33. If it's true that girls are inclined to marry men like their fathers, it is understandable why so many mothers cry so much at weddings.

***

34. As he lay on his deathbed, the man confided to his wife, "I cannot die without telling you the truth. I cheated on you throughout our whole marriage. All those nights when I told you I was working late, I was with other women. And not just one woman either, with dozens of them."

His wife looked at him calmly and said, "Why do you think I gave you the poison?"

***

35. It's for my mother-in-law," explained the mourner at the funeral procession. Tightening the leash, he gestured down at the dog and said, "My Doberman here killed her."

"Gee...That's terrible," commiserated the spectator. "But... Hmmmm... Is there anyway you might lend me your dog for a day or so?"

The bereaved son-in-law pointed his thumb over his shoulder and answered, "Get in line."

***

36. A man walking along a goa beach was deep in prayer. Suddenly, in a booming voice, the Lord said, “I will grant you one wish.”

The man said, “Build a bridge to Mumbai so I can drive over anytime I want.”

The Lord said, “Your request is very materialistic. Think of something that would honor and glorify me.”

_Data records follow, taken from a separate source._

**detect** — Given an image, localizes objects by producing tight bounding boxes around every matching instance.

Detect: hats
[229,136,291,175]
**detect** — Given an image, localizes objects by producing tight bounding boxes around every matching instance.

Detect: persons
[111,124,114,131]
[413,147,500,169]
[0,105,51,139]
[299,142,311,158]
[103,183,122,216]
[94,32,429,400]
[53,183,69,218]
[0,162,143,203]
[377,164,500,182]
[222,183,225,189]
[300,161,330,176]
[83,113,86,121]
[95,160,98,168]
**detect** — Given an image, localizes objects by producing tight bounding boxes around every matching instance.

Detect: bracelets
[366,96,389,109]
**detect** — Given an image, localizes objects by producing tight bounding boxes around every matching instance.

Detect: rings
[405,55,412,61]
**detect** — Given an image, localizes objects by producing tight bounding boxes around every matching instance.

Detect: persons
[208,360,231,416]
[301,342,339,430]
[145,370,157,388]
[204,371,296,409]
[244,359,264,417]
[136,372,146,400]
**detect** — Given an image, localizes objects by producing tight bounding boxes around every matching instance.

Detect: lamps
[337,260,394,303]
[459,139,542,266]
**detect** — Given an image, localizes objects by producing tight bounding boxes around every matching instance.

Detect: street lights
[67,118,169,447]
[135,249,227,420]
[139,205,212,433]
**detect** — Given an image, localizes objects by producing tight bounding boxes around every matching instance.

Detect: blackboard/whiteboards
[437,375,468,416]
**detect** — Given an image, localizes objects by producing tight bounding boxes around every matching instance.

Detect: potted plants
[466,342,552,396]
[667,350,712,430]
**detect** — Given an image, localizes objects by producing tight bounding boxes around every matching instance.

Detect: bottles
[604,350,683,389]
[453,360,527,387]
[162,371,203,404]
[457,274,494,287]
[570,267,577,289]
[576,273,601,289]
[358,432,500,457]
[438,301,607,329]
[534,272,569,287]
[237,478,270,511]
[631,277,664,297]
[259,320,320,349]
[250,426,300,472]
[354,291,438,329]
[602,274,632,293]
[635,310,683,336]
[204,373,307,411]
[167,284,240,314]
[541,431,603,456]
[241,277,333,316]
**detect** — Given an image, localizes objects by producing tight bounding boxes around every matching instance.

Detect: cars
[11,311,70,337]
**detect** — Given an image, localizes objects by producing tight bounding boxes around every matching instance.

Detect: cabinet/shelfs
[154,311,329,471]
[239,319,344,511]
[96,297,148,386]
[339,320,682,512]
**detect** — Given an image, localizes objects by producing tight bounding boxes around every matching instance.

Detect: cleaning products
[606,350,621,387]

The man thought about it for a long time. Finally he said, “Lord, I wish that I could understand my wife. I want to know how she feels inside, why she cries, and how I can make a woman truly happy.”

The Lord replied, “You want 2 lanes or 4 lanes on that bridge?”

***

37. Three businessmen take a walk. one says, “but we have no one to go to with our problems. Since we’re all professionals, why don’t we hear each other out right-now?”

They agree that this is a good idea. The first one confesses, “I’m a compulsive shopper and deeply in debt, so I over bill customers as often as I can.”

The second admits, “I have a drug problem that’s out of control, and I frequently pressure my customers into buying illegal products from me.”

The third says, “No matter how hard I try, I just can’t keep a secret.”

***

38. One employee told his boss, “Sir, Increase my salary, I got married recently.”

The boss replied, “The Company cannot compensate for the accidents occurred outside of the company.”

***

39. Two girls are talking about their future husband. One is telling that she will marry An archeologist. Second girl asked why?

She told, “An archeologist is the best husband any woman can have.The older she gets the more interested he is in her.”

***

40. A man was sitting near a dog. Another man appeared there and asked the first man Does your dog bites?

Man: No.

The second man sits and the dog bites him!

Second man angrily: “You said it does not bites!”

Man: “This is not my dog.”

***

41. Wife standing in front of a mirror and telling to her husband, “I am fat, old, wrinkled and no longer pretty. Will you still give me a romantic compliment?”

Husband replied, “Your eyesight is still excellent.”

***

42. When the man came home, his wife was crying.

“Your mother insulted me,” she sobbed.

“My mother? How could she do that when she is on vacation on the other side of the world?” the man asked.

“I know. But this morning a letter addressed to you arrived. I opened it.”

“And?”

At the end of the letter it was written:

PS. When you have finished reading this letter, don’t forget to give it to my son.